Adsorption is a widely recognized technology for the removal of arsenic from water, e.g, the naturally occurring low arsenic-containing underground and surface water. The adsorbents available include alumina, natural or artificial minerals, and ion exchange resins. For the effluent from mine sites and metallurgical processing, the adsorption technology is less likely to be an efficient and cost-effective solution due to the relatively high level of arsenic and other species which may compete with arsenic for absorption sites or contaminate the surface of the adsorbent particles.

Biological treatment of arsenic-containing effluents is based on the biological formation of arsenic sulfide, i.e the reduction by bacteria and formation of insoluble arsenic sulfide complex under anaerobic conditions. It could be practiced in a bioreactor or anaerobic/wetlands cell.

A new solution may be found in Sweden where scientists have recently discovered a moss that purifies water contaminated with poisonous arsenic so successfully that it becomes safe to drink. Researchers at Stockholm University say the aquatic moss, warnstofia fluitans, which flourishes in northern Sweden, can rapidly absorb arsenic, removing as much as 82% of the toxins within one hour in some tests.

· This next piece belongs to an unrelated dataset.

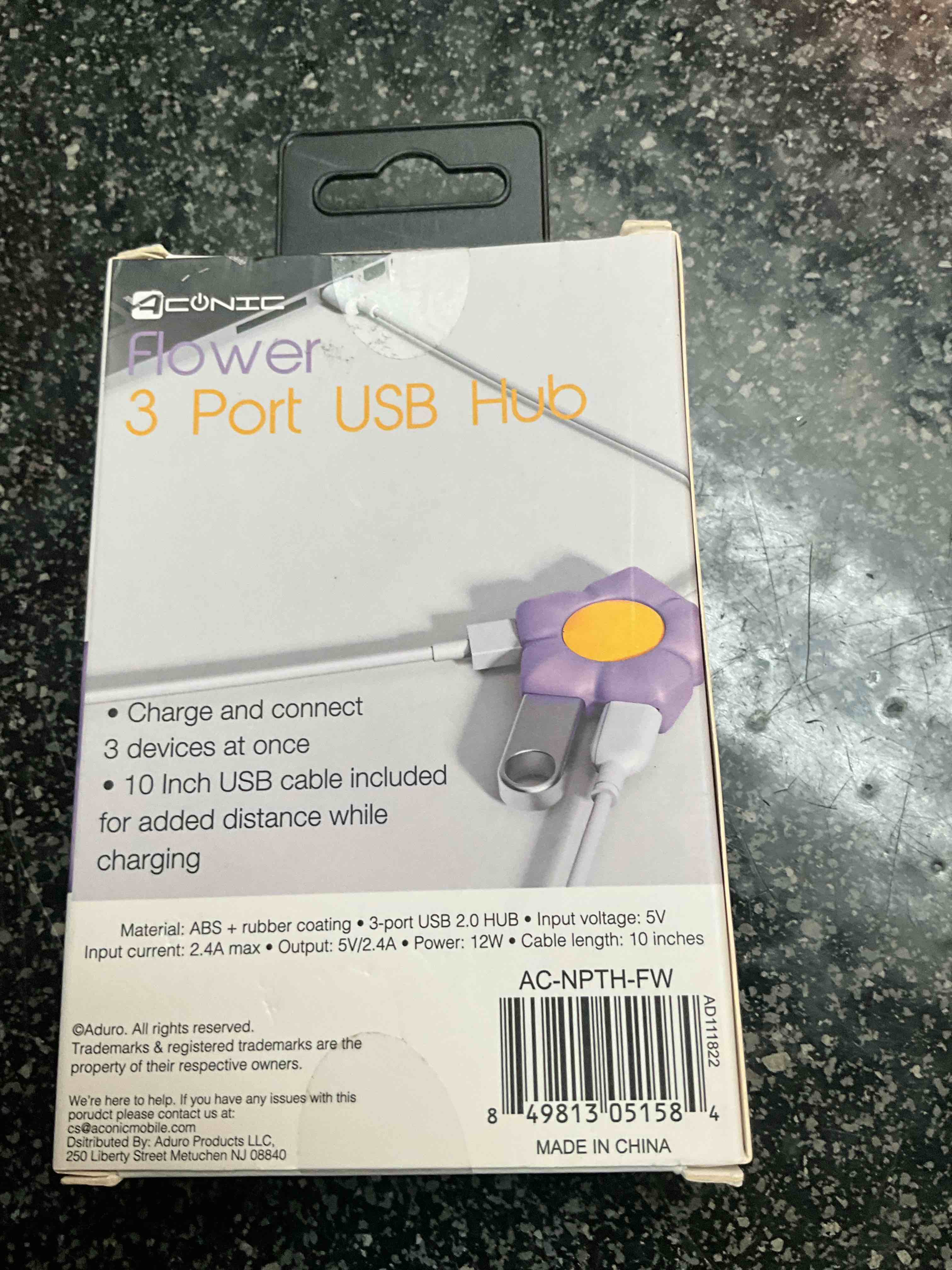 https://s3.amazonaws.com/lotting-images-prod/webster/WEB6311014_1759622030311.jpeg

Although in many ways the area around Cobalt stands as a testament to just how much mining has changed in the last century – the prospecting and mining methods used in Cobalt back then would be completely unacceptable today – the current staking and exploration rush is naturally raising concerns about exacerbating what is already a major environmental issue; however, the technology exists to handle arsenic concerns.